I don’t mean what I eat (although for the sake of everything good and holy I should probably eat a vegetable or fruit, cut back on carbs and sugar, and overall balance my meals better. But who has time for that?), I mean how I eat.
Or, rather, how I don’t eat.
I have this bad habit of not eating until I have to. I tend to be hungry, not find anything appealing, then kind of forget about being hungry until my blood sugar drops and I have to eat right now! Then, I end up binging on quick foods (ranging from candy—yes it’s a food—to chips and cookies, anything to raise my blood sugar), microwaving something, devouring it in record time, and then, when the frenzy is over, physically feeling like absolute shit.

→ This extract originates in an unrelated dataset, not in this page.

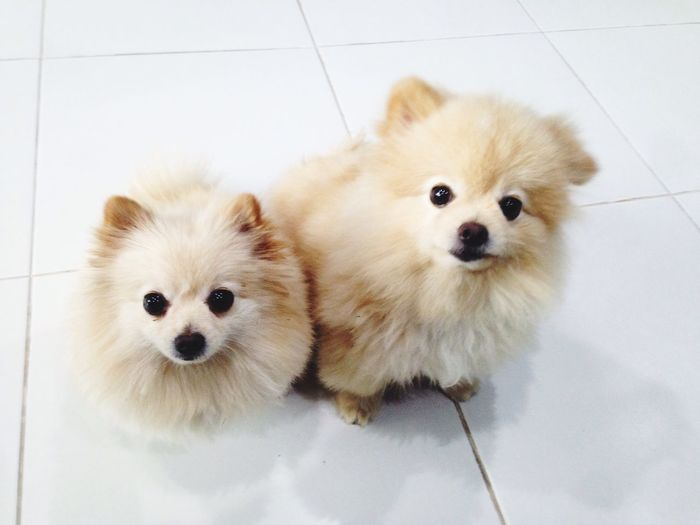 Mimi and Monmon Animal Themes Domestic Animals Pets Dog Looking At Camera Mammal Portrait Pomeranian No People Indoors  Cavalier King Charles Spaniel Dogslife Dogs Cute Pets Cute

This happens about once a day. You’d think I would learn by now to notice my body’s signals that my hunger is growing and I should eat before I get to the food crisis mode. But this is my pattern, my rhythm, my habit.

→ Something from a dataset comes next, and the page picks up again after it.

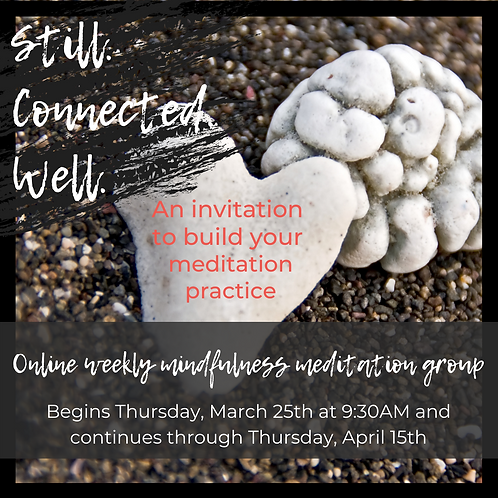 Still, Connected, Well: Building Your Meditation Practice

It’s not healthy, but it’s what I do.
I don’t listen to my body well. When I’m dying for a glass of water, I grab another cup of coffee. When I have a coughing fit, I catch my breath and go have a cigarette. When I’m hungry, I eat quick calories that neither sustain nor truly provide nourishment to my body. That’s not how I would treat a friend. A friend, I would bring some water too. A friend, I would cook a meal for. A friend I would go for a walk with. But no, not me. I am not my own friend, at least not in action.
If I was my own friend, I would check in on myself, ask myself if I’ve drunk water, had a meal, moved my body a bit. If I was my own friend, I wouldn’t try and shame myself into better habits, saying I should be better. If I was my own friend…

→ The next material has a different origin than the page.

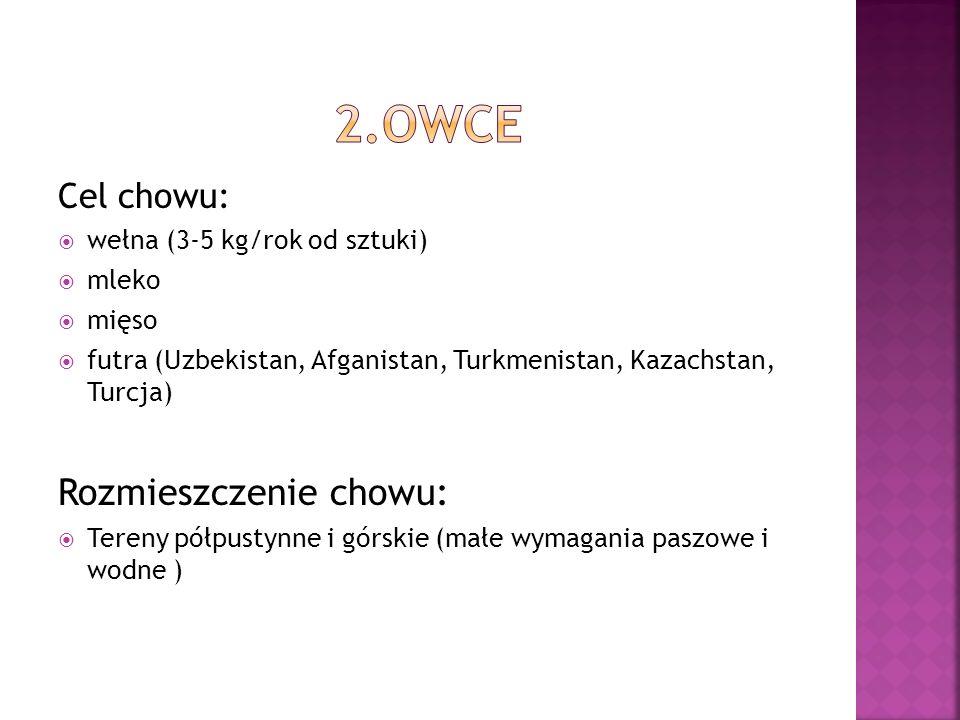 2.OWCE Rozmieszczenie chowu: Cel chowu: wełna (3-5 kg/rok od sztuki)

There I go. Shaming myself again. See, whenever I start saying, “I should do this” or “If I really…” then I know that I’m simply telling myself to hoist my ass up by my own bootstraps and get it in gear. I’m telling myself to try harder, to do better, to get up and do something, whether or not it hurts or is hard. Know pain, know gain.
But that’s not how we treat our friends. At least I hope not. We don’t shame the people we love into doing things that help them. We come alongside them, pick them up if we need to, dust them off, and tell them that we are there to help them do the hard thing.